[Source data]
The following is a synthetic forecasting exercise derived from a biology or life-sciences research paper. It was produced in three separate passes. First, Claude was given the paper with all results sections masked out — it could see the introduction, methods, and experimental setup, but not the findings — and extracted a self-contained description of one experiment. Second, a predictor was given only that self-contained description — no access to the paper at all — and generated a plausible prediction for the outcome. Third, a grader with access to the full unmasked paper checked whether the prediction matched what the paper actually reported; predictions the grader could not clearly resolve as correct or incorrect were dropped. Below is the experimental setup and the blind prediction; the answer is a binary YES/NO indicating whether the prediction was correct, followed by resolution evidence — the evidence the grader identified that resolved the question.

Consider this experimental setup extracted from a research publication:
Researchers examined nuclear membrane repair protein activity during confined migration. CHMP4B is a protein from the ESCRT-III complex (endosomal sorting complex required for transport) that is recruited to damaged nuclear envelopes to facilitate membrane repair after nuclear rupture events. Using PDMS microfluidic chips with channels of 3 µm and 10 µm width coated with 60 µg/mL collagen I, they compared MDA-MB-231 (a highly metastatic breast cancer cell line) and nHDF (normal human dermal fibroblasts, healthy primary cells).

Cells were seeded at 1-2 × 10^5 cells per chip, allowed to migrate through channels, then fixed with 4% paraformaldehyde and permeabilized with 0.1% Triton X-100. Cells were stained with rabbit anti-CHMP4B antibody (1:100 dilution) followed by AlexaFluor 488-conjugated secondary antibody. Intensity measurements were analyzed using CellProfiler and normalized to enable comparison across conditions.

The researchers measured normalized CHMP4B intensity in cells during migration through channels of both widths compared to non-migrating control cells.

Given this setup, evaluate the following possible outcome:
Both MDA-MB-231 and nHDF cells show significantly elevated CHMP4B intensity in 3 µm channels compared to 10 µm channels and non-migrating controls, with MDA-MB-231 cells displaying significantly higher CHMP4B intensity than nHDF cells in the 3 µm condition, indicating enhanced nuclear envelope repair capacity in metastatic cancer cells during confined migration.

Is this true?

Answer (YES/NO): NO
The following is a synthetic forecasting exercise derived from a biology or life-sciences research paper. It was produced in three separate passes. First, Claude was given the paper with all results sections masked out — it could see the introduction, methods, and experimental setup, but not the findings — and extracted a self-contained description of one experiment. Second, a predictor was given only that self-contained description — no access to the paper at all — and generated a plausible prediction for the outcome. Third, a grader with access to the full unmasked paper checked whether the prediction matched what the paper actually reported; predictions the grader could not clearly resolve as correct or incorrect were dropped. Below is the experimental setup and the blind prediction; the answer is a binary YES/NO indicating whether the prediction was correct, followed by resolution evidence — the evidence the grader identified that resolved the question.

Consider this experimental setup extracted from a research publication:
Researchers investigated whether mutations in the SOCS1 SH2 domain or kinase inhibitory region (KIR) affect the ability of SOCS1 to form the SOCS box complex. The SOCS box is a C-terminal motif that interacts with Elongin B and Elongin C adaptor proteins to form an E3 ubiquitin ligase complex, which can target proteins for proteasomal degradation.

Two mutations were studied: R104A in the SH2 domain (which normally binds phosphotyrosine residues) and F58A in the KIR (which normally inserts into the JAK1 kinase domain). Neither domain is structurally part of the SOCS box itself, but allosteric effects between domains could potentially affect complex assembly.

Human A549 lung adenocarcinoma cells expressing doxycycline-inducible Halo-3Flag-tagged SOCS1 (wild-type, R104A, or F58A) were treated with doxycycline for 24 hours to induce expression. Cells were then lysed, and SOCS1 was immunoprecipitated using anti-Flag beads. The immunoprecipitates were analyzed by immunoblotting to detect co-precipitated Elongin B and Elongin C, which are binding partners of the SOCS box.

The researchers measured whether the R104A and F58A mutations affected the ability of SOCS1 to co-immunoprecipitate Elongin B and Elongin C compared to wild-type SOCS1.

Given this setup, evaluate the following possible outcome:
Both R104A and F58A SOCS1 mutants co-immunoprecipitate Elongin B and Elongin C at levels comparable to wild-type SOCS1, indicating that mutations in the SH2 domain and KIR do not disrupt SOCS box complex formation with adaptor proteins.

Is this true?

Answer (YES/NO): YES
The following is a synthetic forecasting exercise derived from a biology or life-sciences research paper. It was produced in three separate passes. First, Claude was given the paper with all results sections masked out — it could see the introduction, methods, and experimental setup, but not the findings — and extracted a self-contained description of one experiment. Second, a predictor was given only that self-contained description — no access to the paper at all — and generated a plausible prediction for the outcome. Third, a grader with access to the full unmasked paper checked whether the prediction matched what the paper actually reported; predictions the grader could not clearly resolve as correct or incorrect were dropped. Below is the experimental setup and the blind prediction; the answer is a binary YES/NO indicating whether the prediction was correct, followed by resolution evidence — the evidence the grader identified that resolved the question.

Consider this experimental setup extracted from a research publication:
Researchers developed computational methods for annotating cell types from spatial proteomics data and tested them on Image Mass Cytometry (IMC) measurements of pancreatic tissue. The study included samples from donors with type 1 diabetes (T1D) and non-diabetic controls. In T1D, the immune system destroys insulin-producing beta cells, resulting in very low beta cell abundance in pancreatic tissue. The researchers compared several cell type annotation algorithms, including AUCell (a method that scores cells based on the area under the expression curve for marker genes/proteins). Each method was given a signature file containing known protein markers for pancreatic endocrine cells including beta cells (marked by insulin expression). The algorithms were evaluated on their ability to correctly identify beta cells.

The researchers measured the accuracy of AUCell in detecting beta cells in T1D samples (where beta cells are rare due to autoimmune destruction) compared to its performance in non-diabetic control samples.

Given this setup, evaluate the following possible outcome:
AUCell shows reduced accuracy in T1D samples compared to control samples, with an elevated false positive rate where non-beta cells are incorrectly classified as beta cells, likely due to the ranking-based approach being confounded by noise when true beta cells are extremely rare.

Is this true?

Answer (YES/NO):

- _Your objective_: Print, without alteration, only the lines above between the one holding "Two mutations were" and the one holding "Answer (YES/NO): YES", inclusive.

- _Written solution_:
Two mutations were studied: R104A in the SH2 domain (which normally binds phosphotyrosine residues) and F58A in the KIR (which normally inserts into the JAK1 kinase domain). Neither domain is structurally part of the SOCS box itself, but allosteric effects between domains could potentially affect complex assembly.

Human A549 lung adenocarcinoma cells expressing doxycycline-inducible Halo-3Flag-tagged SOCS1 (wild-type, R104A, or F58A) were treated with doxycycline for 24 hours to induce expression. Cells were then lysed, and SOCS1 was immunoprecipitated using anti-Flag beads. The immunoprecipitates were analyzed by immunoblotting to detect co-precipitated Elongin B and Elongin C, which are binding partners of the SOCS box.

The researchers measured whether the R104A and F58A mutations affected the ability of SOCS1 to co-immunoprecipitate Elongin B and Elongin C compared to wild-type SOCS1.

Given this setup, evaluate the following possible outcome:
Both R104A and F58A SOCS1 mutants co-immunoprecipitate Elongin B and Elongin C at levels comparable to wild-type SOCS1, indicating that mutations in the SH2 domain and KIR do not disrupt SOCS box complex formation with adaptor proteins.

Is this true?

Answer (YES/NO): YES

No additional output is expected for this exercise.